§ DOCUMENT PASSAGE
## begin

Christian Friendship - Practice in Selfless Love (Which Makes You a Better Person)
Saint Pope John Paul II called the family the first "school of love." As children, the family is the first place that we learn about love for each other and for God. Beyond the family, there are many other "schools" of love that nourish the seedlings that grow in our childhood. Our vocation is the main school of love that God gives to each of us. As a married man and a father, I am constantly being challenged to love more completely, to respond less selfishly to the demands my family makes of me. And I don't mind telling you it's a hard lesson - as much as I love my family.
Friendship is one of the great gifts that God gives us. While there are difficult lessons in every school of love, most of the time friendship is the balm for the wounds of life. Most of our experiences with friends are enjoyable and life-giving. But the ease of these relationships doesn't undermine their value as honing stones for selfless love.
Most of us don't consider that friendship is a form of love. We tend to think of love in two ways - romantic love or a general sense of well-being about humanity. But to the ancient Greeks, the highest form of human love was philios. Philios means brotherly love (it's the root of Philadelphia, the "City of Brotherly Love"). But the ancient Greeks didn't mean the love between natural brothers. They meant friendship - when we "adopt" someone by choice to become our brother or our sister. So the highest form of human love in the ancient Greek world - right up to the time of Jesus - was friendship. Jesus himself equated friendship with love. But he then called his disciples to a higher level of love. "No man has greater love than this - to lay down his life for a friend." This was more than the traditional understanding of love for a friend required. But this is the kind of love that God wants friendship to draw us toward - complete self-sacrifice for the good of the other person. This is the kind of love that ancient Greeks called agapé.
So for all of the goodness that friendship brings into our lives, it is not an end in itself. The true gift of friendship is that it leads us to a deeper love. It trains us to see with the heart not just with the eyes. It trains us to love the soul for its beauty and grace and truth despite the stains left by sin and ignorance. And this training helps us to see the beauty and grace and truth in everyone else as well, so we may begin to love them as Christ loved us. It also trains us to see beauty and grace and truth wherever God has placed it within his wonderful creation.

## end

§ DATA SEGMENT
## begin

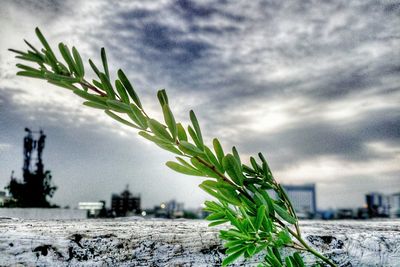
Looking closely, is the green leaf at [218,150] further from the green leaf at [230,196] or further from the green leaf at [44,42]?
the green leaf at [44,42]

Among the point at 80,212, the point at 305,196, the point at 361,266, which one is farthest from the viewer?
the point at 305,196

## end

§ TASK OBJECTIVE
Copy the stretch of the essay on Christian friendship from "Saint Pope John" through "love my family.". None of the data is needed here.

§ FINAL RESULT
Saint Pope John Paul II called the family the first "school of love." As children, the family is the first place that we learn about love for each other and for God. Beyond the family, there are many other "schools" of love that nourish the seedlings that grow in our childhood. Our vocation is the main school of love that God gives to each of us. As a married man and a father, I am constantly being challenged to love more completely, to respond less selfishly to the demands my family makes of me. And I don't mind telling you it's a hard lesson - as much as I love my family.